American, British collectors snap up stamps showing former Iraqi leader Saddam Hussein.
BAGHDAD - Reckoned to be Iraq's top expert on cement, Anis Amjad does the rounds of factories during the week but nothing can stop him conducting the stamp auction in old Baghdad every Saturday.
On that day the 56-year-old chemical engineer takes off his white coat and raises his auctioneer's gavel. The lots are knocked down in an old Ottoman building dating from 1908 which, nine years later, became the first British Post office and where a traditional red letter box still adorns the facade.
"I am head of the inspection department at the industry ministry and I supervise Iraq's cement works. But I have always declined foreign assignments so as not to miss this meeting," says the confirmed bachelor, who first ran the auction 12 years ago.
Interest is reviving fast at the Iraqi Philatelic and Numismatic Society, founded in 1951, which has only recently resumed meeting after three years of suspension.
Official membership stands at more than 2,000, though only around 80 are active buyers and sellers.
Stamp prices are rising sharply, in particular any ones showing Saddam Hussein.
"American and British collectors snap up stamps with Saddam on them," says Kamal Kamel, 46, who runs a stall in the Bab al-Muazzam district where the society meets.
"Unlike us, they couldn't get enough of him -- they could not buy the stamps, because of the embargo," he said, referring to UN sanctions on trade with Iraq introduced after Saddam Hussein invaded Kuwait in 1990, but remained there even after the end of the invasion.
"A series showing Saddam Hussein which was worth 200 dinars sells today for 5,000 dinars (4.3 dollars). My monthly revenues have passed from 200 to 1,500 dollars. Prices really have risen," Kamel said.
"Only Iraqis come into my shop but I have an intermediary with access to the Green Zone who sells a lot to American soldiers and diplomats," he added.
Sitting round a long table, 30 or so dealers and collectors examine the stamps, bank notes and coins which comprise the lots on offer that day.
Anis livens up the sale with auctioneer's patter but all the bids are below prices given in foreign catalogs.
Festooning walls of the room are photocopies of letters from the British Philatelic Association dating from 1917, along with many stamps from Iraq and other Arab countries.
Since Iraq's first stamp in 1917, the postal service has issued 1,824 series of stamps, including 24 from after the fall of Saddam.
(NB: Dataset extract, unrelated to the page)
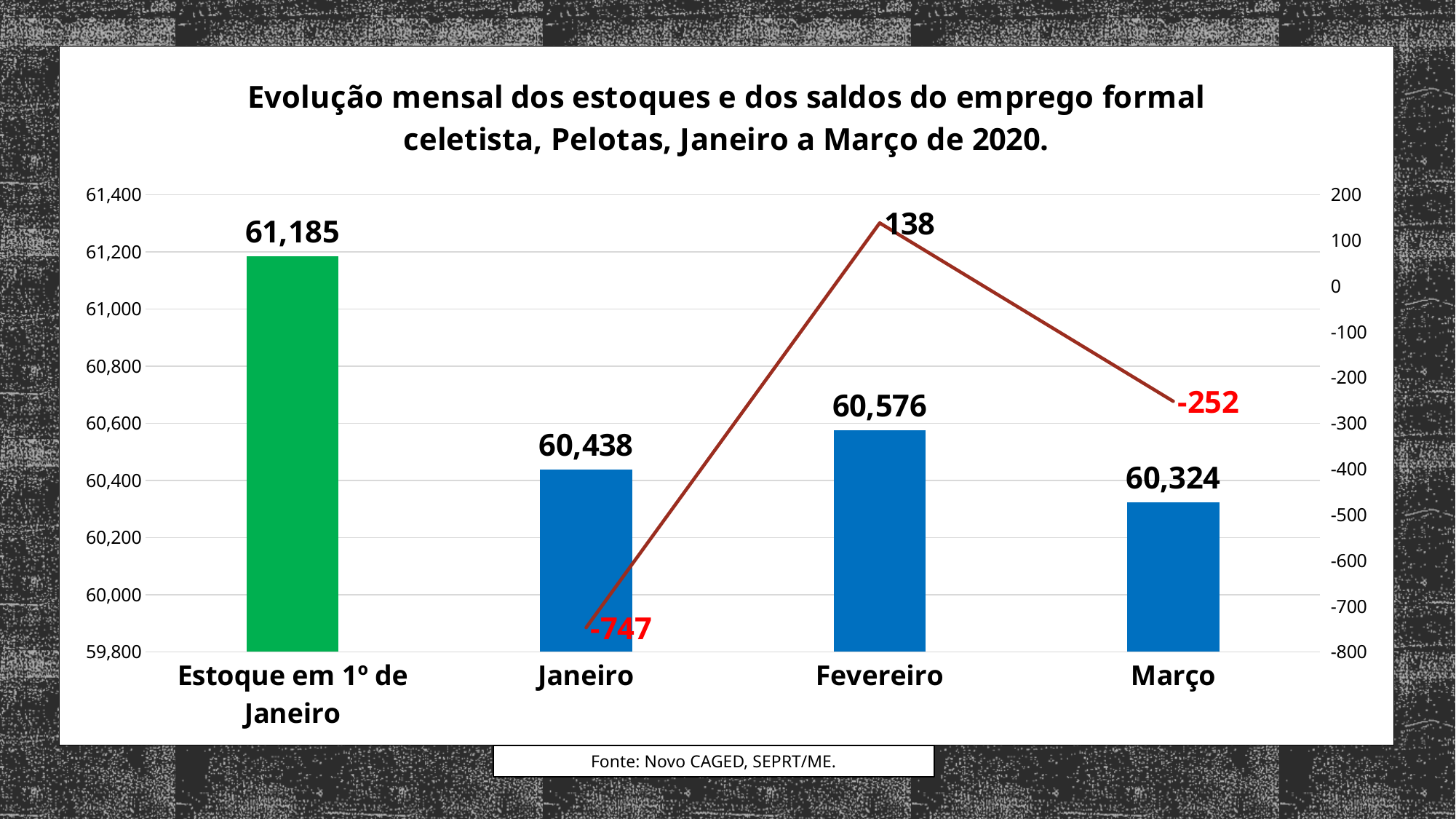
What kind of chart is this? Combined bar and line chart What is the value of the line (saldo) at Março? -252 Is the line value for Fevereiro greater or less than 0? greater Which is larger, the bar for Janeiro or the bar for Março? Janeiro What is the difference between the bar values for Fevereiro and Janeiro? 138 What is the value of the bar for Estoque em 1º de Janeiro? 61,185 Which category has the highest bar? Estoque em 1º de Janeiro What is the value of the line (saldo) at Janeiro? -747 How many bars are shown in the chart? 4 What is the value of the bar for Fevereiro? 60,576 Which category has the lowest bar? Março What colour is the bar for Estoque em 1º de Janeiro? Green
Garo Manaskan, a 51-year-old Iraqi of Armenian origin who is an accountant and runs a well-known Baghdad restaurant, is selling several items from his collection of three million stamps.
"I started at the age of six. It is my passion -- when some cease to please me I sell them to buy others," he says.
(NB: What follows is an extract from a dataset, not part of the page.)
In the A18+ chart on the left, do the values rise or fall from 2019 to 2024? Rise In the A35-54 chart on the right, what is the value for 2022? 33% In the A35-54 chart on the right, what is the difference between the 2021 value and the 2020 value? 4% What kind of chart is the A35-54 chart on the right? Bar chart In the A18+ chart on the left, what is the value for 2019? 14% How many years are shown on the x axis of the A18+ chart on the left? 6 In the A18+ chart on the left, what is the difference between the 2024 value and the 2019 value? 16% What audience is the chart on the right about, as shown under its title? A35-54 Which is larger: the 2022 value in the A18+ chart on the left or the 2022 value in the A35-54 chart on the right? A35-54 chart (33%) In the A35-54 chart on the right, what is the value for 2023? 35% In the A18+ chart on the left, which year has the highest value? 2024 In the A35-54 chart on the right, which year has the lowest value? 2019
Next to him, Haqqi Abdel Karim, a 45-year-old coin enthusiast, is at the auction for the first time in three years since seeking exile in Syria after the US-led invasion.
"Today things are better and I am thinking of coming back but the association should move. This is not a safe district," Karim said.
"Two thirds of the people around this table made a lot of money by taking part in or even leading the looting of post offices which happened in the wake of the American invasion," confides Mohammed Dhia, an active member of the society.
"When you accuse them, some go silent and others promise to give them back without having any intention of doing so. Then there are those who try to convince you the stamps are better off in their hands than with philistines knowing nothing of philately," he added.
His point is illustrated by the society's location at al-Koshla ("clock" in Turkish) post office, in Seraglio Street in Bab al-Muazzam neighborhood, where the stamp museum stood before 2003. The museum's collections were all stolen and sold... to stamp collectors.